Trump's vast federal cuts create distrust on Capitol Hill as shutdown
risk grows
[September 27, 2025]
By LISA MASCARO
WASHINGTON (AP) — The money started drying up quickly, almost as soon as
President Donald Trump began issuing his executive orders.
Head Start funds for early childhood programs. National Institutes of
Health grants. Funding for the nation’s public libraries and museums.
Money from a landmark bipartisan infrastructure law to help schools
renovate classrooms and states build electric vehicle charging stations.
Federal Emergency Management Agency food and shelter assistance.
“There’s a lot of fear out there,” said Tommy Sheridan, deputy director
of the National Head Start Association, whose organization raised early
concerns about funding delays that could impact children and families.
While the money is largely flowing again, he said, thanks in large part
to Head Start's track record — celebrating its 60th anniversary this
year — “Obviously, we need to make sure our funding is reliable.”
All told, billions upon billions of dollars have been single-handedly
stalled, scrapped or withheld by the Trump administration so far this
year — with as much as $410 billion at risk, by certain congressional
estimates — in one of the most brazen affronts to the federal process in
50 years, since the budget laws were overhauled in the Nixon era.
Trump’s funding cuts violate law, watchdog says
Trump’s willingness to order the government agencies to simply halt
spending that’s already been approved by Congress and signed into law is
a violation, according to a nonpartisan government watchdog. And it’s
creating a crisis on Capitol Hill and beyond, with an undercurrent of
deep distrust as lawmakers clash over legislation to prevent a federal
government shutdown.

“Every single one of us should be deeply alarmed by the lawless course
the administration is charting here,” Sen. Patty Murray, the top
Democrat on the Senate Appropriations Committee, said at a summer
hearing with Trump's budget director, Russ Vought, a chief architect of
Project 2025.
On the surface, the standoff between Congress and the White House looks
like a governmental dispute over federal spending levels, and the Trump
administration's desire to end so-called “woke” and wasteful programs
across the nation, and the world.
But from DOGE's budget-slashing efforts under billionaire Elon Musk to
the budget rescission packages Vought has sent to Capitol Hill, what's
unfolding is a deeper debate over the separation of powers — raising
stark questions over what happens if the White House moves more
aggressively to cut House and Senate lawmakers out of the federal
funding process.

This week, Trump’s Office of Management and Budget under Vought directed
agencies to prepare for mass firings — reductions in force — rather than
simply furloughs of federal workers, in the event of a shutdown next
week.

§ **Material**
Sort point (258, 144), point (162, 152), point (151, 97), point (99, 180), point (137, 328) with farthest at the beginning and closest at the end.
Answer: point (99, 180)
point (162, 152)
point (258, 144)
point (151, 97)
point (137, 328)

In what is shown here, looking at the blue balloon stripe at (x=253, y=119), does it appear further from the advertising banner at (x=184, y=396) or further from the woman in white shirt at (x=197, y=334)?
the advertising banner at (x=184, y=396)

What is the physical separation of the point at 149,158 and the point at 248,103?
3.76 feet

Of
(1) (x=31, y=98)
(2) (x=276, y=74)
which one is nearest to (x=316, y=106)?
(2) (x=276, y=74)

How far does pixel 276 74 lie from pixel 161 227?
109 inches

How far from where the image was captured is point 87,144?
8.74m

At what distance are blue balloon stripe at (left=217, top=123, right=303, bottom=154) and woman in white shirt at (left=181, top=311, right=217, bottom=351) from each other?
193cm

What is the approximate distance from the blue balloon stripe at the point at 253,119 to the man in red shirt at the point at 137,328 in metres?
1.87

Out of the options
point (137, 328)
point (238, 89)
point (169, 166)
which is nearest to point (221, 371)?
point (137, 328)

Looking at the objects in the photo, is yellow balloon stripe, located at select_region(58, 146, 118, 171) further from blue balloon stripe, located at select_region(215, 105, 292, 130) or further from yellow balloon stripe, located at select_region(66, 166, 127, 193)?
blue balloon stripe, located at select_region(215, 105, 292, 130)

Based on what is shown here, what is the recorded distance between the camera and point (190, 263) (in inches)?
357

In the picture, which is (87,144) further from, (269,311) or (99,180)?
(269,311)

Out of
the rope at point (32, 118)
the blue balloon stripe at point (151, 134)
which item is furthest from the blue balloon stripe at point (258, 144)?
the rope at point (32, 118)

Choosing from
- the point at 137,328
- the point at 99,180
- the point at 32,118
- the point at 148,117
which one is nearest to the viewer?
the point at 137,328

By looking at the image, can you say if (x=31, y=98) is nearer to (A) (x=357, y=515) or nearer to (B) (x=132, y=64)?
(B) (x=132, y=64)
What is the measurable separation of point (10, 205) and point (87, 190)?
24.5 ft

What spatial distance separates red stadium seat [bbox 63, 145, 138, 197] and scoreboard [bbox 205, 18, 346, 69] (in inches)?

§ **Instruction**
Reproduce, word for word, the stretch of the article on federal funding cuts from "On the surface, the" through "and the world.". Rely on the article on federal funding cuts alone, setting the data aside.

§ **The reply**
On the surface, the standoff between Congress and the White House looks
like a governmental dispute over federal spending levels, and the Trump
administration's desire to end so-called “woke” and wasteful programs
across the nation, and the world.